Ah, yes, the 1979 BBC adaptation, a seven-part TV series charting Le Carre's tale of MI6 agent George Smiley as he's pulled out of retirement to uncover the identity of a double agent working for the Soviets.

"Nonetheless, I only managed to watch about half an hour of that TV series," Oldman says. "I just thought, you know, there's more than one Hamlet, and there's no point in my trying to become Alec Guinness's Smiley. I concentrated on the man who wrote the books, to be honest, because I think that's where the character stems from."



slow-burner

Back in 1979 Guinness had 290 minutes to tell Le Carre's tale.
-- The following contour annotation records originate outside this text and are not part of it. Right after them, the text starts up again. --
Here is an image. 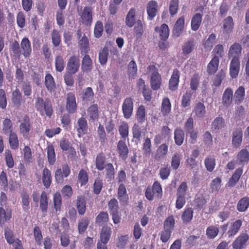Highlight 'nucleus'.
<instances>
[{
	"instance_id": "obj_1",
	"label": "nucleus",
	"mask_w": 249,
	"mask_h": 249,
	"mask_svg": "<svg viewBox=\"0 0 249 249\" xmlns=\"http://www.w3.org/2000/svg\"><path fill=\"white\" fill-rule=\"evenodd\" d=\"M95 163L96 168L98 171H102L105 169L106 178L110 180L114 178L115 173L114 166L111 163L106 164V157L104 153L101 152L97 155Z\"/></svg>"
},
{
	"instance_id": "obj_2",
	"label": "nucleus",
	"mask_w": 249,
	"mask_h": 249,
	"mask_svg": "<svg viewBox=\"0 0 249 249\" xmlns=\"http://www.w3.org/2000/svg\"><path fill=\"white\" fill-rule=\"evenodd\" d=\"M35 107L42 116L45 113L47 116L51 117L53 114L52 104L48 98L44 100L41 97H37L35 102Z\"/></svg>"
},
{
	"instance_id": "obj_3",
	"label": "nucleus",
	"mask_w": 249,
	"mask_h": 249,
	"mask_svg": "<svg viewBox=\"0 0 249 249\" xmlns=\"http://www.w3.org/2000/svg\"><path fill=\"white\" fill-rule=\"evenodd\" d=\"M145 196L149 201H152L154 197L158 199H161L162 196V189L160 183L155 181L152 186H148L145 191Z\"/></svg>"
},
{
	"instance_id": "obj_4",
	"label": "nucleus",
	"mask_w": 249,
	"mask_h": 249,
	"mask_svg": "<svg viewBox=\"0 0 249 249\" xmlns=\"http://www.w3.org/2000/svg\"><path fill=\"white\" fill-rule=\"evenodd\" d=\"M18 122L19 123V133L25 139H29L32 129V124L30 117L27 114L24 115Z\"/></svg>"
},
{
	"instance_id": "obj_5",
	"label": "nucleus",
	"mask_w": 249,
	"mask_h": 249,
	"mask_svg": "<svg viewBox=\"0 0 249 249\" xmlns=\"http://www.w3.org/2000/svg\"><path fill=\"white\" fill-rule=\"evenodd\" d=\"M147 71L151 73L150 78V85L154 90H157L160 89L162 79L160 74L158 72V70L156 66L150 65L147 68Z\"/></svg>"
},
{
	"instance_id": "obj_6",
	"label": "nucleus",
	"mask_w": 249,
	"mask_h": 249,
	"mask_svg": "<svg viewBox=\"0 0 249 249\" xmlns=\"http://www.w3.org/2000/svg\"><path fill=\"white\" fill-rule=\"evenodd\" d=\"M122 110L124 118L128 119L131 118L134 110V100L132 97H127L124 99Z\"/></svg>"
},
{
	"instance_id": "obj_7",
	"label": "nucleus",
	"mask_w": 249,
	"mask_h": 249,
	"mask_svg": "<svg viewBox=\"0 0 249 249\" xmlns=\"http://www.w3.org/2000/svg\"><path fill=\"white\" fill-rule=\"evenodd\" d=\"M71 174V169L67 164L62 165V168H57L54 175L55 180L57 183H62L64 178L68 177Z\"/></svg>"
},
{
	"instance_id": "obj_8",
	"label": "nucleus",
	"mask_w": 249,
	"mask_h": 249,
	"mask_svg": "<svg viewBox=\"0 0 249 249\" xmlns=\"http://www.w3.org/2000/svg\"><path fill=\"white\" fill-rule=\"evenodd\" d=\"M241 45L238 43H234L231 45L229 50L228 57L232 60H240L242 53Z\"/></svg>"
},
{
	"instance_id": "obj_9",
	"label": "nucleus",
	"mask_w": 249,
	"mask_h": 249,
	"mask_svg": "<svg viewBox=\"0 0 249 249\" xmlns=\"http://www.w3.org/2000/svg\"><path fill=\"white\" fill-rule=\"evenodd\" d=\"M66 108L69 114H73L76 112L77 106L75 94L73 92H69L67 95Z\"/></svg>"
},
{
	"instance_id": "obj_10",
	"label": "nucleus",
	"mask_w": 249,
	"mask_h": 249,
	"mask_svg": "<svg viewBox=\"0 0 249 249\" xmlns=\"http://www.w3.org/2000/svg\"><path fill=\"white\" fill-rule=\"evenodd\" d=\"M80 67V60L79 56L72 55L69 59L66 70L67 72L71 73H76L79 70Z\"/></svg>"
},
{
	"instance_id": "obj_11",
	"label": "nucleus",
	"mask_w": 249,
	"mask_h": 249,
	"mask_svg": "<svg viewBox=\"0 0 249 249\" xmlns=\"http://www.w3.org/2000/svg\"><path fill=\"white\" fill-rule=\"evenodd\" d=\"M117 198L121 205H127L129 202V196L127 194L126 189L123 183L119 185L117 191Z\"/></svg>"
},
{
	"instance_id": "obj_12",
	"label": "nucleus",
	"mask_w": 249,
	"mask_h": 249,
	"mask_svg": "<svg viewBox=\"0 0 249 249\" xmlns=\"http://www.w3.org/2000/svg\"><path fill=\"white\" fill-rule=\"evenodd\" d=\"M81 20L83 24L90 26L92 22V10L89 6L84 7L80 15Z\"/></svg>"
},
{
	"instance_id": "obj_13",
	"label": "nucleus",
	"mask_w": 249,
	"mask_h": 249,
	"mask_svg": "<svg viewBox=\"0 0 249 249\" xmlns=\"http://www.w3.org/2000/svg\"><path fill=\"white\" fill-rule=\"evenodd\" d=\"M243 132L241 128H234L232 134V144L233 147L238 148L242 142Z\"/></svg>"
},
{
	"instance_id": "obj_14",
	"label": "nucleus",
	"mask_w": 249,
	"mask_h": 249,
	"mask_svg": "<svg viewBox=\"0 0 249 249\" xmlns=\"http://www.w3.org/2000/svg\"><path fill=\"white\" fill-rule=\"evenodd\" d=\"M88 129V125L86 118L84 117L79 118L77 122L76 127L78 137L81 138L84 135L87 134Z\"/></svg>"
},
{
	"instance_id": "obj_15",
	"label": "nucleus",
	"mask_w": 249,
	"mask_h": 249,
	"mask_svg": "<svg viewBox=\"0 0 249 249\" xmlns=\"http://www.w3.org/2000/svg\"><path fill=\"white\" fill-rule=\"evenodd\" d=\"M180 78L179 71L175 69L173 70L171 77L169 81V89L172 91L177 89Z\"/></svg>"
},
{
	"instance_id": "obj_16",
	"label": "nucleus",
	"mask_w": 249,
	"mask_h": 249,
	"mask_svg": "<svg viewBox=\"0 0 249 249\" xmlns=\"http://www.w3.org/2000/svg\"><path fill=\"white\" fill-rule=\"evenodd\" d=\"M21 54L25 58L29 57L32 53L31 44L27 37H24L20 42Z\"/></svg>"
},
{
	"instance_id": "obj_17",
	"label": "nucleus",
	"mask_w": 249,
	"mask_h": 249,
	"mask_svg": "<svg viewBox=\"0 0 249 249\" xmlns=\"http://www.w3.org/2000/svg\"><path fill=\"white\" fill-rule=\"evenodd\" d=\"M117 150L119 157L123 160H125L128 157L129 150L125 141L120 140L117 143Z\"/></svg>"
},
{
	"instance_id": "obj_18",
	"label": "nucleus",
	"mask_w": 249,
	"mask_h": 249,
	"mask_svg": "<svg viewBox=\"0 0 249 249\" xmlns=\"http://www.w3.org/2000/svg\"><path fill=\"white\" fill-rule=\"evenodd\" d=\"M158 3L155 0L149 1L146 6V11L149 20H152L156 16L158 12Z\"/></svg>"
},
{
	"instance_id": "obj_19",
	"label": "nucleus",
	"mask_w": 249,
	"mask_h": 249,
	"mask_svg": "<svg viewBox=\"0 0 249 249\" xmlns=\"http://www.w3.org/2000/svg\"><path fill=\"white\" fill-rule=\"evenodd\" d=\"M185 20L183 16L180 17L176 22L173 31V36L178 37L182 33L184 27Z\"/></svg>"
},
{
	"instance_id": "obj_20",
	"label": "nucleus",
	"mask_w": 249,
	"mask_h": 249,
	"mask_svg": "<svg viewBox=\"0 0 249 249\" xmlns=\"http://www.w3.org/2000/svg\"><path fill=\"white\" fill-rule=\"evenodd\" d=\"M168 151V146L166 143L160 145L154 155V159L158 161L161 160L166 156Z\"/></svg>"
},
{
	"instance_id": "obj_21",
	"label": "nucleus",
	"mask_w": 249,
	"mask_h": 249,
	"mask_svg": "<svg viewBox=\"0 0 249 249\" xmlns=\"http://www.w3.org/2000/svg\"><path fill=\"white\" fill-rule=\"evenodd\" d=\"M237 162L242 166L247 164L249 161V152L245 148L241 149L237 154Z\"/></svg>"
},
{
	"instance_id": "obj_22",
	"label": "nucleus",
	"mask_w": 249,
	"mask_h": 249,
	"mask_svg": "<svg viewBox=\"0 0 249 249\" xmlns=\"http://www.w3.org/2000/svg\"><path fill=\"white\" fill-rule=\"evenodd\" d=\"M233 100V91L231 89L228 88L225 90L222 98V103L226 107H229Z\"/></svg>"
},
{
	"instance_id": "obj_23",
	"label": "nucleus",
	"mask_w": 249,
	"mask_h": 249,
	"mask_svg": "<svg viewBox=\"0 0 249 249\" xmlns=\"http://www.w3.org/2000/svg\"><path fill=\"white\" fill-rule=\"evenodd\" d=\"M92 67V61L89 55L85 54L82 60V71L84 73H89L91 71Z\"/></svg>"
},
{
	"instance_id": "obj_24",
	"label": "nucleus",
	"mask_w": 249,
	"mask_h": 249,
	"mask_svg": "<svg viewBox=\"0 0 249 249\" xmlns=\"http://www.w3.org/2000/svg\"><path fill=\"white\" fill-rule=\"evenodd\" d=\"M52 174L49 169L44 168L42 172V181L45 188H48L52 183Z\"/></svg>"
},
{
	"instance_id": "obj_25",
	"label": "nucleus",
	"mask_w": 249,
	"mask_h": 249,
	"mask_svg": "<svg viewBox=\"0 0 249 249\" xmlns=\"http://www.w3.org/2000/svg\"><path fill=\"white\" fill-rule=\"evenodd\" d=\"M136 10L131 8L125 18V24L129 27H132L136 23Z\"/></svg>"
},
{
	"instance_id": "obj_26",
	"label": "nucleus",
	"mask_w": 249,
	"mask_h": 249,
	"mask_svg": "<svg viewBox=\"0 0 249 249\" xmlns=\"http://www.w3.org/2000/svg\"><path fill=\"white\" fill-rule=\"evenodd\" d=\"M155 31L156 32H159V36L161 40H167L169 35V29L167 24L165 23L162 24L160 28L156 27Z\"/></svg>"
},
{
	"instance_id": "obj_27",
	"label": "nucleus",
	"mask_w": 249,
	"mask_h": 249,
	"mask_svg": "<svg viewBox=\"0 0 249 249\" xmlns=\"http://www.w3.org/2000/svg\"><path fill=\"white\" fill-rule=\"evenodd\" d=\"M249 239L248 234L243 233L240 235L232 243L233 249H242Z\"/></svg>"
},
{
	"instance_id": "obj_28",
	"label": "nucleus",
	"mask_w": 249,
	"mask_h": 249,
	"mask_svg": "<svg viewBox=\"0 0 249 249\" xmlns=\"http://www.w3.org/2000/svg\"><path fill=\"white\" fill-rule=\"evenodd\" d=\"M135 24L134 28V36L137 39H139L142 37L144 33V22L141 19H138Z\"/></svg>"
},
{
	"instance_id": "obj_29",
	"label": "nucleus",
	"mask_w": 249,
	"mask_h": 249,
	"mask_svg": "<svg viewBox=\"0 0 249 249\" xmlns=\"http://www.w3.org/2000/svg\"><path fill=\"white\" fill-rule=\"evenodd\" d=\"M8 142L12 150H17L18 149L19 142L18 135L15 132L9 134Z\"/></svg>"
},
{
	"instance_id": "obj_30",
	"label": "nucleus",
	"mask_w": 249,
	"mask_h": 249,
	"mask_svg": "<svg viewBox=\"0 0 249 249\" xmlns=\"http://www.w3.org/2000/svg\"><path fill=\"white\" fill-rule=\"evenodd\" d=\"M48 198L47 193L45 191H42L40 196L39 207L44 216L47 214L48 211Z\"/></svg>"
},
{
	"instance_id": "obj_31",
	"label": "nucleus",
	"mask_w": 249,
	"mask_h": 249,
	"mask_svg": "<svg viewBox=\"0 0 249 249\" xmlns=\"http://www.w3.org/2000/svg\"><path fill=\"white\" fill-rule=\"evenodd\" d=\"M112 233L111 228L107 225H104L100 233V239L103 241L108 242L109 241Z\"/></svg>"
},
{
	"instance_id": "obj_32",
	"label": "nucleus",
	"mask_w": 249,
	"mask_h": 249,
	"mask_svg": "<svg viewBox=\"0 0 249 249\" xmlns=\"http://www.w3.org/2000/svg\"><path fill=\"white\" fill-rule=\"evenodd\" d=\"M219 64V59L216 57H213L211 61L208 63L207 71L209 74H213L217 71Z\"/></svg>"
},
{
	"instance_id": "obj_33",
	"label": "nucleus",
	"mask_w": 249,
	"mask_h": 249,
	"mask_svg": "<svg viewBox=\"0 0 249 249\" xmlns=\"http://www.w3.org/2000/svg\"><path fill=\"white\" fill-rule=\"evenodd\" d=\"M136 119L138 123L142 124L146 120L145 107L143 105L140 106L136 112Z\"/></svg>"
},
{
	"instance_id": "obj_34",
	"label": "nucleus",
	"mask_w": 249,
	"mask_h": 249,
	"mask_svg": "<svg viewBox=\"0 0 249 249\" xmlns=\"http://www.w3.org/2000/svg\"><path fill=\"white\" fill-rule=\"evenodd\" d=\"M86 202L85 198L83 196H79L77 197L76 207L80 215H84L86 210Z\"/></svg>"
},
{
	"instance_id": "obj_35",
	"label": "nucleus",
	"mask_w": 249,
	"mask_h": 249,
	"mask_svg": "<svg viewBox=\"0 0 249 249\" xmlns=\"http://www.w3.org/2000/svg\"><path fill=\"white\" fill-rule=\"evenodd\" d=\"M240 60H231L230 65V74L232 78H235L239 71Z\"/></svg>"
},
{
	"instance_id": "obj_36",
	"label": "nucleus",
	"mask_w": 249,
	"mask_h": 249,
	"mask_svg": "<svg viewBox=\"0 0 249 249\" xmlns=\"http://www.w3.org/2000/svg\"><path fill=\"white\" fill-rule=\"evenodd\" d=\"M22 100V95L18 88H16L15 90L12 92L11 101L13 104L18 107L21 105Z\"/></svg>"
},
{
	"instance_id": "obj_37",
	"label": "nucleus",
	"mask_w": 249,
	"mask_h": 249,
	"mask_svg": "<svg viewBox=\"0 0 249 249\" xmlns=\"http://www.w3.org/2000/svg\"><path fill=\"white\" fill-rule=\"evenodd\" d=\"M88 115L90 119L93 121L97 120L99 118V110L97 104L91 105L87 110Z\"/></svg>"
},
{
	"instance_id": "obj_38",
	"label": "nucleus",
	"mask_w": 249,
	"mask_h": 249,
	"mask_svg": "<svg viewBox=\"0 0 249 249\" xmlns=\"http://www.w3.org/2000/svg\"><path fill=\"white\" fill-rule=\"evenodd\" d=\"M45 85L47 89L52 92L55 88L54 78L50 73H47L45 77Z\"/></svg>"
},
{
	"instance_id": "obj_39",
	"label": "nucleus",
	"mask_w": 249,
	"mask_h": 249,
	"mask_svg": "<svg viewBox=\"0 0 249 249\" xmlns=\"http://www.w3.org/2000/svg\"><path fill=\"white\" fill-rule=\"evenodd\" d=\"M171 103L168 97L162 99L161 107V112L163 116H167L171 111Z\"/></svg>"
},
{
	"instance_id": "obj_40",
	"label": "nucleus",
	"mask_w": 249,
	"mask_h": 249,
	"mask_svg": "<svg viewBox=\"0 0 249 249\" xmlns=\"http://www.w3.org/2000/svg\"><path fill=\"white\" fill-rule=\"evenodd\" d=\"M174 139L176 144L181 145L184 141V133L181 128H177L174 131Z\"/></svg>"
},
{
	"instance_id": "obj_41",
	"label": "nucleus",
	"mask_w": 249,
	"mask_h": 249,
	"mask_svg": "<svg viewBox=\"0 0 249 249\" xmlns=\"http://www.w3.org/2000/svg\"><path fill=\"white\" fill-rule=\"evenodd\" d=\"M245 95V88L240 86L234 93V102L236 104H240L244 100Z\"/></svg>"
},
{
	"instance_id": "obj_42",
	"label": "nucleus",
	"mask_w": 249,
	"mask_h": 249,
	"mask_svg": "<svg viewBox=\"0 0 249 249\" xmlns=\"http://www.w3.org/2000/svg\"><path fill=\"white\" fill-rule=\"evenodd\" d=\"M234 23L232 18L228 16L223 20V30L224 32L227 34L230 33L233 28Z\"/></svg>"
},
{
	"instance_id": "obj_43",
	"label": "nucleus",
	"mask_w": 249,
	"mask_h": 249,
	"mask_svg": "<svg viewBox=\"0 0 249 249\" xmlns=\"http://www.w3.org/2000/svg\"><path fill=\"white\" fill-rule=\"evenodd\" d=\"M2 130L5 134H9L13 131V123L10 119L6 118L2 121Z\"/></svg>"
},
{
	"instance_id": "obj_44",
	"label": "nucleus",
	"mask_w": 249,
	"mask_h": 249,
	"mask_svg": "<svg viewBox=\"0 0 249 249\" xmlns=\"http://www.w3.org/2000/svg\"><path fill=\"white\" fill-rule=\"evenodd\" d=\"M242 224V222L241 220L238 219L235 221L228 231L229 237H232L235 235L238 232Z\"/></svg>"
},
{
	"instance_id": "obj_45",
	"label": "nucleus",
	"mask_w": 249,
	"mask_h": 249,
	"mask_svg": "<svg viewBox=\"0 0 249 249\" xmlns=\"http://www.w3.org/2000/svg\"><path fill=\"white\" fill-rule=\"evenodd\" d=\"M109 216L107 212H101L95 218V223L99 226L108 222Z\"/></svg>"
},
{
	"instance_id": "obj_46",
	"label": "nucleus",
	"mask_w": 249,
	"mask_h": 249,
	"mask_svg": "<svg viewBox=\"0 0 249 249\" xmlns=\"http://www.w3.org/2000/svg\"><path fill=\"white\" fill-rule=\"evenodd\" d=\"M47 149L48 162L50 165H53L56 161L54 146L52 144H49L48 145Z\"/></svg>"
},
{
	"instance_id": "obj_47",
	"label": "nucleus",
	"mask_w": 249,
	"mask_h": 249,
	"mask_svg": "<svg viewBox=\"0 0 249 249\" xmlns=\"http://www.w3.org/2000/svg\"><path fill=\"white\" fill-rule=\"evenodd\" d=\"M12 217L11 211L6 212L2 207H0V225H4L6 222L9 221Z\"/></svg>"
},
{
	"instance_id": "obj_48",
	"label": "nucleus",
	"mask_w": 249,
	"mask_h": 249,
	"mask_svg": "<svg viewBox=\"0 0 249 249\" xmlns=\"http://www.w3.org/2000/svg\"><path fill=\"white\" fill-rule=\"evenodd\" d=\"M243 173L242 168H238L230 179L228 184L229 186H233L238 181Z\"/></svg>"
},
{
	"instance_id": "obj_49",
	"label": "nucleus",
	"mask_w": 249,
	"mask_h": 249,
	"mask_svg": "<svg viewBox=\"0 0 249 249\" xmlns=\"http://www.w3.org/2000/svg\"><path fill=\"white\" fill-rule=\"evenodd\" d=\"M21 198L22 207L25 211H28L30 209V198L27 192H23L20 195Z\"/></svg>"
},
{
	"instance_id": "obj_50",
	"label": "nucleus",
	"mask_w": 249,
	"mask_h": 249,
	"mask_svg": "<svg viewBox=\"0 0 249 249\" xmlns=\"http://www.w3.org/2000/svg\"><path fill=\"white\" fill-rule=\"evenodd\" d=\"M79 43L81 53H87L89 51V41L88 37L84 35L80 40Z\"/></svg>"
},
{
	"instance_id": "obj_51",
	"label": "nucleus",
	"mask_w": 249,
	"mask_h": 249,
	"mask_svg": "<svg viewBox=\"0 0 249 249\" xmlns=\"http://www.w3.org/2000/svg\"><path fill=\"white\" fill-rule=\"evenodd\" d=\"M202 17L200 14H196L192 18L191 20V28L193 31H196L199 28L201 22Z\"/></svg>"
},
{
	"instance_id": "obj_52",
	"label": "nucleus",
	"mask_w": 249,
	"mask_h": 249,
	"mask_svg": "<svg viewBox=\"0 0 249 249\" xmlns=\"http://www.w3.org/2000/svg\"><path fill=\"white\" fill-rule=\"evenodd\" d=\"M108 49L105 46L99 53V61L102 65H105L107 61Z\"/></svg>"
},
{
	"instance_id": "obj_53",
	"label": "nucleus",
	"mask_w": 249,
	"mask_h": 249,
	"mask_svg": "<svg viewBox=\"0 0 249 249\" xmlns=\"http://www.w3.org/2000/svg\"><path fill=\"white\" fill-rule=\"evenodd\" d=\"M89 221L87 217L81 219L78 223V230L79 234L83 233L87 229Z\"/></svg>"
},
{
	"instance_id": "obj_54",
	"label": "nucleus",
	"mask_w": 249,
	"mask_h": 249,
	"mask_svg": "<svg viewBox=\"0 0 249 249\" xmlns=\"http://www.w3.org/2000/svg\"><path fill=\"white\" fill-rule=\"evenodd\" d=\"M193 216V211L191 208H187L185 209L181 215V219L184 223L190 222Z\"/></svg>"
},
{
	"instance_id": "obj_55",
	"label": "nucleus",
	"mask_w": 249,
	"mask_h": 249,
	"mask_svg": "<svg viewBox=\"0 0 249 249\" xmlns=\"http://www.w3.org/2000/svg\"><path fill=\"white\" fill-rule=\"evenodd\" d=\"M51 38L53 45L57 47L59 46L61 42V37L59 32L53 29L51 33Z\"/></svg>"
},
{
	"instance_id": "obj_56",
	"label": "nucleus",
	"mask_w": 249,
	"mask_h": 249,
	"mask_svg": "<svg viewBox=\"0 0 249 249\" xmlns=\"http://www.w3.org/2000/svg\"><path fill=\"white\" fill-rule=\"evenodd\" d=\"M4 237L7 242L12 245L16 241L15 235L14 231L8 228H6L4 229Z\"/></svg>"
},
{
	"instance_id": "obj_57",
	"label": "nucleus",
	"mask_w": 249,
	"mask_h": 249,
	"mask_svg": "<svg viewBox=\"0 0 249 249\" xmlns=\"http://www.w3.org/2000/svg\"><path fill=\"white\" fill-rule=\"evenodd\" d=\"M53 203L56 212L60 211L62 206V197L59 192H56L53 196Z\"/></svg>"
},
{
	"instance_id": "obj_58",
	"label": "nucleus",
	"mask_w": 249,
	"mask_h": 249,
	"mask_svg": "<svg viewBox=\"0 0 249 249\" xmlns=\"http://www.w3.org/2000/svg\"><path fill=\"white\" fill-rule=\"evenodd\" d=\"M118 130L122 138L125 141L128 137L129 127L127 123L123 122L118 128Z\"/></svg>"
},
{
	"instance_id": "obj_59",
	"label": "nucleus",
	"mask_w": 249,
	"mask_h": 249,
	"mask_svg": "<svg viewBox=\"0 0 249 249\" xmlns=\"http://www.w3.org/2000/svg\"><path fill=\"white\" fill-rule=\"evenodd\" d=\"M65 66V62L61 55H57L55 58V67L56 71L59 72L62 71Z\"/></svg>"
},
{
	"instance_id": "obj_60",
	"label": "nucleus",
	"mask_w": 249,
	"mask_h": 249,
	"mask_svg": "<svg viewBox=\"0 0 249 249\" xmlns=\"http://www.w3.org/2000/svg\"><path fill=\"white\" fill-rule=\"evenodd\" d=\"M94 92L91 88L88 87L84 89L82 100L86 102L91 101L94 98Z\"/></svg>"
},
{
	"instance_id": "obj_61",
	"label": "nucleus",
	"mask_w": 249,
	"mask_h": 249,
	"mask_svg": "<svg viewBox=\"0 0 249 249\" xmlns=\"http://www.w3.org/2000/svg\"><path fill=\"white\" fill-rule=\"evenodd\" d=\"M142 151L143 155L146 157H149L151 154V142L149 138H147L143 144H142Z\"/></svg>"
},
{
	"instance_id": "obj_62",
	"label": "nucleus",
	"mask_w": 249,
	"mask_h": 249,
	"mask_svg": "<svg viewBox=\"0 0 249 249\" xmlns=\"http://www.w3.org/2000/svg\"><path fill=\"white\" fill-rule=\"evenodd\" d=\"M249 206V198L244 197L241 199L237 205V209L239 212H245Z\"/></svg>"
},
{
	"instance_id": "obj_63",
	"label": "nucleus",
	"mask_w": 249,
	"mask_h": 249,
	"mask_svg": "<svg viewBox=\"0 0 249 249\" xmlns=\"http://www.w3.org/2000/svg\"><path fill=\"white\" fill-rule=\"evenodd\" d=\"M78 181L81 186L85 185L88 182L89 176L87 172L82 169L80 170L78 176Z\"/></svg>"
},
{
	"instance_id": "obj_64",
	"label": "nucleus",
	"mask_w": 249,
	"mask_h": 249,
	"mask_svg": "<svg viewBox=\"0 0 249 249\" xmlns=\"http://www.w3.org/2000/svg\"><path fill=\"white\" fill-rule=\"evenodd\" d=\"M181 154L179 153H175L171 160V166L174 170L178 169L180 164Z\"/></svg>"
}]
</instances>
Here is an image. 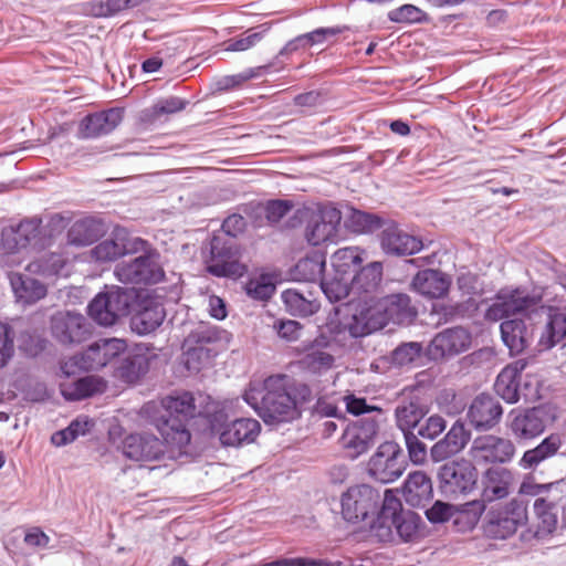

Alfredson has just 127. Yet somehow he manages it, delivering a slow-burning spy thriller that plays like Beckett does Bond.

Ex-MI6 agent Le Carre (aka David Cromwell) knew all about mole hunts and Alfredson captures the meditative, inscrutable silence perfectly.

This may explain why the critics have been raving, with the likes of The Hollywood Reporter and Variety arguing that Tinker Tailor Soldier Spy was the finest film on offer at last week's Venice Film Festival.

"A film like this needs that kind of critical push," says Oldman, "because it's not blatantly commercial. This is a thinking man's thriller, and it's not always easy to find a lot of thinking men at the multiplex these days."

Luckily for the producers, besides Oldman, Tinker Tailor Soldier Spy boasts a juicy cast, including, among others, recent Oscar winner Colin Firth, TV hunk Benedict Cumberbatch, John Hurt, Mark Strong and our own Ciaran Hinds.

"It might sound silly, but you know you're making a certain class of film when you've got people like that around you," smiles Oldman.

"It makes you up your game when you know every single person you're dealing with is great at their job.

"No matter how hard the work might be, you can't help but go home each night with a sly grin on your face."